- [Passage shown]
..............................

Dubai: The gunman who slaughtered dozens of campers at a Norwegian island retreat used special bullets designed to disintegrate inside the body and cause maximum internal damage, the chief surgeon at a hospital treating victims said Sunday.

Dr Colin Poole, head of surgery at Ringriket Hospital in Honefoss northwest of Oslo, told The Associated Press that surgeons treating 16 gunshot victims have recovered only tiny fragments on bullets from victims' bodies, adding that the exit wounds were unusually small and weak.

"These bullets more or less exploded inside the body. All the energy of the bullets was deposited inside the tissue," Poole said. "They inflicted internal damage that's absolutely horrible."

Ballistics experts say dum-dum bullets are lighter in weight and can be fired with greater accuracy over varying distances. They commonly are used by air marshals and hunters of small animals.

..............................

- [Data provided]
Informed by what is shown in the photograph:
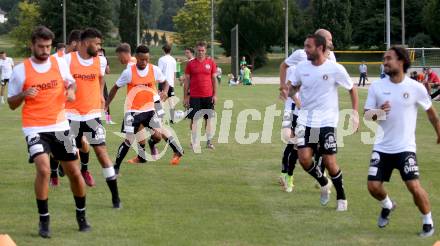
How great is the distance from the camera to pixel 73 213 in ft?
29.7

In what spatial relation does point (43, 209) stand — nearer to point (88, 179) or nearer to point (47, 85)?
point (47, 85)

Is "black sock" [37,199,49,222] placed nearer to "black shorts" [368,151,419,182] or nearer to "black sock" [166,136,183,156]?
"black shorts" [368,151,419,182]

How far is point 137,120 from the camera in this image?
12.2 meters

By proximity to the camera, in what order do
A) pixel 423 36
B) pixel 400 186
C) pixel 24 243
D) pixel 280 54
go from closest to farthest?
pixel 24 243 → pixel 400 186 → pixel 423 36 → pixel 280 54

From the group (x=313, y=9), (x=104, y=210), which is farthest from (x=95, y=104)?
(x=313, y=9)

..............................

- [Exercise description] Please rewrite the news excerpt starting with "Dr Colin Poole, head" and going on through "of small animals.", replacing "Ballistics experts" with "Firearms specialists". The records have no connection to the news excerpt.

- [Result of this task]
Dr Colin Poole, head of surgery at Ringriket Hospital in Honefoss northwest of Oslo, told The Associated Press that surgeons treating 16 gunshot victims have recovered only tiny fragments on bullets from victims' bodies, adding that the exit wounds were unusually small and weak.

"These bullets more or less exploded inside the body. All the energy of the bullets was deposited inside the tissue," Poole said. "They inflicted internal damage that's absolutely horrible."

Firearms specialists say dum-dum bullets are lighter in weight and can be fired with greater accuracy over varying distances. They commonly are used by air marshals and hunters of small animals.